Ein Auslöser waren die Unabhängigkeitsbestrebungen der einzelnen Nationen. Unter Stalin wurden Grenzen willkürlich gezogen, die Menschen wurden aus ihrer Heimat ausgesiedelt und in weit abgelegene Teile des Landes deportiert. Es kam zu schweren Verstößen gegen die Rechte etlicher Völker. Diese hatten nicht das Recht auf die freie Wahl des Arbeitsplatzes (im Sinne des geographischen Ortes), durften folglich nicht in ihre Heimat zurück. Diese Unterdrückung eskalierte mit den Jahrzehnten zu einer Art brennendem Pulverfaß, welches nur darauf wartete zu explodieren. Als die Perestroika begann, spürten die Menschen, dass die instabile Regierung die politischen Zügel gelockert hatte und die Menschen außerdem auch aufforderte zu politischer Beteiligung, so dass die Bürger die Möglichkeit sahen und wahrnahmen nunmehr ihre nationale Souveränität einzufordern. Der liberale demokratische Kurs der Perestroika war, denke ich, gerade zu ein Startschuß für die folgenden Unruhen, welche vor der Ära Gorbatschow brutal mit Militärgewalt niedergeschlagen worden wären. Gorbatschow mußte aber besonders in Krisensituationen das Vorbild sein, was er von sich vorher behauptet hatte, auch um seine politische Glaubwürdigkeit zu behalten. Diese, im konservativen Kreisen als Schwäche bezeichnete Haltung, provozierte die Massen.
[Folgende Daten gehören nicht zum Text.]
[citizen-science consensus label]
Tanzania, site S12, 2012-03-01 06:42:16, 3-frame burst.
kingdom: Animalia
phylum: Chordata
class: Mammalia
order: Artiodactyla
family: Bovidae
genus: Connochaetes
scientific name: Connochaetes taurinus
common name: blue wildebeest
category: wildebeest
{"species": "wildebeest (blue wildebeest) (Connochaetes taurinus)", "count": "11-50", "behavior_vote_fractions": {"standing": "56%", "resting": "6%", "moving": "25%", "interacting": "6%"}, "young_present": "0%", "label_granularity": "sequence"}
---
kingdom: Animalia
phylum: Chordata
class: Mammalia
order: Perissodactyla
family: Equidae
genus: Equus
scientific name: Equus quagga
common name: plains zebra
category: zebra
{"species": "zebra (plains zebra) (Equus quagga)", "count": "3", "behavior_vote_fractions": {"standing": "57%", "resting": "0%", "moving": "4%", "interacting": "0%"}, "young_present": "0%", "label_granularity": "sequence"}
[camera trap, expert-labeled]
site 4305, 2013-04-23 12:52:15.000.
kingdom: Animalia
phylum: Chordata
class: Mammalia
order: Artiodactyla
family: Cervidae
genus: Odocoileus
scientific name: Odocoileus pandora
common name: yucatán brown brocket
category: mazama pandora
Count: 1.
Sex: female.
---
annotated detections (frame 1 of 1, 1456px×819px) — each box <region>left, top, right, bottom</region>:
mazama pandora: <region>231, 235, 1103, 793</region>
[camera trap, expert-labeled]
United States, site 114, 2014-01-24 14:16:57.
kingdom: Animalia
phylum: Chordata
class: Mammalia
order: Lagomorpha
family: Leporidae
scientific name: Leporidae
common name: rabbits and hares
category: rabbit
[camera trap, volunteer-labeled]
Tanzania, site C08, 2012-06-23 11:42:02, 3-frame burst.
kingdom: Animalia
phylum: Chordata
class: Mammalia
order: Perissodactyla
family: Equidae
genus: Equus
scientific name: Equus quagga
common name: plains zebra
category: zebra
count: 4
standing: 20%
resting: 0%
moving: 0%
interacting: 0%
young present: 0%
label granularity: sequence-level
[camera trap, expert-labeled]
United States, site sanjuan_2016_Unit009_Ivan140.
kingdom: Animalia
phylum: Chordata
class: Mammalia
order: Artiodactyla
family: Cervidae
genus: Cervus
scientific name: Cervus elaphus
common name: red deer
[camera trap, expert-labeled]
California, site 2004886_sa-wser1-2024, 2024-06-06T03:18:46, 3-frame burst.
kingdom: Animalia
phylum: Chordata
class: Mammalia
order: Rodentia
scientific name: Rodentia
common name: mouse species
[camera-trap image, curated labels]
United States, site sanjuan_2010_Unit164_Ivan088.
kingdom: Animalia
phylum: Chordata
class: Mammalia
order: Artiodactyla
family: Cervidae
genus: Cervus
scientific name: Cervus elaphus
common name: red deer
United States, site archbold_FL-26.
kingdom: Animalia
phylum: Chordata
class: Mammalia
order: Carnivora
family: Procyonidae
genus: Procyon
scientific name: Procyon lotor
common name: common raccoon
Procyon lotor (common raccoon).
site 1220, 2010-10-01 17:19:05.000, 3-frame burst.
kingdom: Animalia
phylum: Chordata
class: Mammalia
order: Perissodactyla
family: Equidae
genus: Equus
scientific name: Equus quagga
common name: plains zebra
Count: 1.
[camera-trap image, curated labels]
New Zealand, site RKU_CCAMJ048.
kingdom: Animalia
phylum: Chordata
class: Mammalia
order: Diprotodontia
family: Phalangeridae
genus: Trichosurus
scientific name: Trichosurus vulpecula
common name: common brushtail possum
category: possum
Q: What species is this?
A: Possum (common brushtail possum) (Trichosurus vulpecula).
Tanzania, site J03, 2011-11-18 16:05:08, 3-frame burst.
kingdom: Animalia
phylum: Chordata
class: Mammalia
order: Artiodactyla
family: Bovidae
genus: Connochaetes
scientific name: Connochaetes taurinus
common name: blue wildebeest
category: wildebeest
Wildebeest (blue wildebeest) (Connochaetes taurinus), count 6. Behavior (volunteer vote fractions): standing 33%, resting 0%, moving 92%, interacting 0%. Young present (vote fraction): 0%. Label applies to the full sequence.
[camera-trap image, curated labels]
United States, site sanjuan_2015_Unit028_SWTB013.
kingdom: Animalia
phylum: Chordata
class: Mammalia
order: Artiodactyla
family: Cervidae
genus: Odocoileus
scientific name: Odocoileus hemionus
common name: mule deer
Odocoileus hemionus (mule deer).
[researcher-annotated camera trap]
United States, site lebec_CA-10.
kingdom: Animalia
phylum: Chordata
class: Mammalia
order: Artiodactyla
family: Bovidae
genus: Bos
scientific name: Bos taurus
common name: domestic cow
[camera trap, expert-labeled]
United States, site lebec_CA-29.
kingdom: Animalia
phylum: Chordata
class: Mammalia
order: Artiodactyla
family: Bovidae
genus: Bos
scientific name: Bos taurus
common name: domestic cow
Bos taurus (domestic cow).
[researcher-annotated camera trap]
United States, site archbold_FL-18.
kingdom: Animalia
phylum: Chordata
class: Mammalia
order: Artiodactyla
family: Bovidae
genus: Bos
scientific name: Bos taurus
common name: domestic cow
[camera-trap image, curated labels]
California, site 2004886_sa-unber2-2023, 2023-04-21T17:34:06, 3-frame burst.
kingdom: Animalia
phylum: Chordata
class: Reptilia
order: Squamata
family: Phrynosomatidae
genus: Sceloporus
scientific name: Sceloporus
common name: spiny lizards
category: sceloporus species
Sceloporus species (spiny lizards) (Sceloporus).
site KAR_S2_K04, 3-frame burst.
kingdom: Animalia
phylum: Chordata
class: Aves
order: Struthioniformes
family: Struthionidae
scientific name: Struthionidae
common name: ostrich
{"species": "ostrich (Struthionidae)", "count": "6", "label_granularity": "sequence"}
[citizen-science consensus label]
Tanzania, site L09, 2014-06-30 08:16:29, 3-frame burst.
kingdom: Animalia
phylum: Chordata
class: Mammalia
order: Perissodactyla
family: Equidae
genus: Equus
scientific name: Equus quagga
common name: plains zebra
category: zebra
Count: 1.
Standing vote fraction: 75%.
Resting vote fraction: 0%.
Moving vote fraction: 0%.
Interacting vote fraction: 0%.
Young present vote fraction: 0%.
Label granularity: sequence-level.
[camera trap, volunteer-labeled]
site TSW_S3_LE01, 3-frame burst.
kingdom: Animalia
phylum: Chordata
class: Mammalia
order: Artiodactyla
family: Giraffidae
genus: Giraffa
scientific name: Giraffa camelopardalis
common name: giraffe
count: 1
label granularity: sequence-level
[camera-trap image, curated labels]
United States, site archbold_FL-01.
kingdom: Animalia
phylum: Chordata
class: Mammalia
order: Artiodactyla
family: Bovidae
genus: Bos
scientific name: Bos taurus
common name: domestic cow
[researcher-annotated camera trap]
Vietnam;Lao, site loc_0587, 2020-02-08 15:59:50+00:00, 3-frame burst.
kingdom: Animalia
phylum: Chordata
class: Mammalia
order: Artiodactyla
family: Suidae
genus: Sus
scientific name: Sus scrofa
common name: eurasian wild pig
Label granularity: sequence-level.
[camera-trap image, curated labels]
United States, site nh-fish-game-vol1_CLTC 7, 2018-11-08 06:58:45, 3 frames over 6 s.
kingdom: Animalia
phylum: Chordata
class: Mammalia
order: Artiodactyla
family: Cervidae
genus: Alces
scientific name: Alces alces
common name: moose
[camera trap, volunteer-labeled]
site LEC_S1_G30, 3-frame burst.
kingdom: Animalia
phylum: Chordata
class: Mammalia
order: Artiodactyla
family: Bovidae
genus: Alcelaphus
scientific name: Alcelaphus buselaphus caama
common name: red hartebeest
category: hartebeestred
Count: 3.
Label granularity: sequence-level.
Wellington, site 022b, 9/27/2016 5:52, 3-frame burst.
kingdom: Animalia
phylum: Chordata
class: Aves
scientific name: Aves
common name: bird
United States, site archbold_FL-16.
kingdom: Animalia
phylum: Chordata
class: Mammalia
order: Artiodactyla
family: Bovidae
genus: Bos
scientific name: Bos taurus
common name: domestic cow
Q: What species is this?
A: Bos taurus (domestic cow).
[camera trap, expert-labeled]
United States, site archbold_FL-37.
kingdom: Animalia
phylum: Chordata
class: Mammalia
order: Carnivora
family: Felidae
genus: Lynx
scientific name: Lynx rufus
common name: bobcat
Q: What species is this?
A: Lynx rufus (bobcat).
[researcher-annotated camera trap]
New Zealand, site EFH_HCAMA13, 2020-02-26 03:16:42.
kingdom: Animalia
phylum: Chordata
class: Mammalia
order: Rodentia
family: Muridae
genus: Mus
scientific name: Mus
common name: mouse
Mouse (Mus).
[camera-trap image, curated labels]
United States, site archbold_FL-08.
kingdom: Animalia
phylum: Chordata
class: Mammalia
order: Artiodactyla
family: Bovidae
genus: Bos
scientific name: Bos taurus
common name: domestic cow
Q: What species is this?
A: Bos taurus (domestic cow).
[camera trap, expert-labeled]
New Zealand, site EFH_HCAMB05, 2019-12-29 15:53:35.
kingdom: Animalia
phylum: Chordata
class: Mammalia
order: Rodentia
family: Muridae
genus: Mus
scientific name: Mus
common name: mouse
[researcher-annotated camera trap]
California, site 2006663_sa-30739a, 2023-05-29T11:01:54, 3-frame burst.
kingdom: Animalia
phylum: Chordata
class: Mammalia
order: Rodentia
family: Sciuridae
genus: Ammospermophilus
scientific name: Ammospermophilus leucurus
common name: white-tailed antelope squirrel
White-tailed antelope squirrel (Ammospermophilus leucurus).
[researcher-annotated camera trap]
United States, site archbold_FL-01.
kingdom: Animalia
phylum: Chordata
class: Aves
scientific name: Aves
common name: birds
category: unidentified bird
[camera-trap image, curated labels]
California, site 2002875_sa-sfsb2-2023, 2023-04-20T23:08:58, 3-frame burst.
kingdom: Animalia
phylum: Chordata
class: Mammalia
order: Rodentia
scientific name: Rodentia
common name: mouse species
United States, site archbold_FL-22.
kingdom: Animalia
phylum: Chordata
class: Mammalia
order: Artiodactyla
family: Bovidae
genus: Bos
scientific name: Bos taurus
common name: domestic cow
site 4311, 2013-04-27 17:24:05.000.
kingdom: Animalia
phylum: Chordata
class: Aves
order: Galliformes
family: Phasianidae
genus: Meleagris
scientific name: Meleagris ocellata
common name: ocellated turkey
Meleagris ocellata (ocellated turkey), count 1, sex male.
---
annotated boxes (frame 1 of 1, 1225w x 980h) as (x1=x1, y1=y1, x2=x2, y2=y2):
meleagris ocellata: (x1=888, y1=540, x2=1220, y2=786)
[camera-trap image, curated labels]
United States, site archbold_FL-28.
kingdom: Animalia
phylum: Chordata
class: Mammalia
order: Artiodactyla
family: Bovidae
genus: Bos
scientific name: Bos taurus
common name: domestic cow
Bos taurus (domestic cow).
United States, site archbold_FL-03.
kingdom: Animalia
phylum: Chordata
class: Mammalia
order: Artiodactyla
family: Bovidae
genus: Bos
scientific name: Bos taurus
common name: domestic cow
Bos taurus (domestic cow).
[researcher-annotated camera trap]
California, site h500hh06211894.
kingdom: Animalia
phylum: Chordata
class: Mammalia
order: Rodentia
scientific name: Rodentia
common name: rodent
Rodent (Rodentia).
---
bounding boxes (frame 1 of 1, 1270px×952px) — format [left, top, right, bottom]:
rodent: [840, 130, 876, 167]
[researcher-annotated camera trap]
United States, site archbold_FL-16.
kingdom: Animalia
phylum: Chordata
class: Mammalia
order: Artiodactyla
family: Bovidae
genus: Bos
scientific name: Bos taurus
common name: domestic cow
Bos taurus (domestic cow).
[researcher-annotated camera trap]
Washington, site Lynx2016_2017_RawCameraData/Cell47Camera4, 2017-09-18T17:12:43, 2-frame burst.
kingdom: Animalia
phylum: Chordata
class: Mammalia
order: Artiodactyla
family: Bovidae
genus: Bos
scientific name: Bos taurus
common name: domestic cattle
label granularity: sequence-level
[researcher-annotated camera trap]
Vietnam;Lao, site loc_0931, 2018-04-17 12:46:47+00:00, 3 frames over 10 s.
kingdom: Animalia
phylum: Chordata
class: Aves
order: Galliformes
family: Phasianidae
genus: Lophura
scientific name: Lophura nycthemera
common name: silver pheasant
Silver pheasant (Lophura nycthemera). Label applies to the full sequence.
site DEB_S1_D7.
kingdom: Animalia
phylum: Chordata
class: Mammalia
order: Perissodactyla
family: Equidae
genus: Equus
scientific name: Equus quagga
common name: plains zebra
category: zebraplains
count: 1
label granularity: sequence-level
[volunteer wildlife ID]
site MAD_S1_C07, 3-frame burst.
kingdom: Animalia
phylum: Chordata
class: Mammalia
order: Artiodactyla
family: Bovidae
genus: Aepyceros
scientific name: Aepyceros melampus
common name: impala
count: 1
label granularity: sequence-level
Ein erstes Alarmsignal waren die Zusammenstöße zwischen russischen und jakutischen Studenten im März 1986. Im Dezember kam es als Folge des Wechsels der Führung von Kasachstan zu Massenunruhen in Alma-Ata, bei denen sich die einzelnen Klans gegenseitig bekämpften. Die Zentralregierung in Moskau entschied (sinngemäß nach Gorbatschow), dass man einen Mann brauche, der keine engere Beziehung zu einem der Klans hatte. Man setzte Kolbin - einen Russen- in das Amt, was verständlicher weise vom kasachischen Volk als Zeichen des Mißtrauens und der Mißachtung gedeutet wurde. Es kam zu weiteren Massendemonstrationen. Gorbatschow schreibt, dass dies ein Fehler war, aber viel schlimmer noch, dass der Beschluß des Politbüros "diente weniger dem Ziel, die Ursachen der Vorfälle zu klären und Lehren daraus zu ziehen, sondern der Republik Kasachstan und damit auch anderen eine Lektion zu erteilen."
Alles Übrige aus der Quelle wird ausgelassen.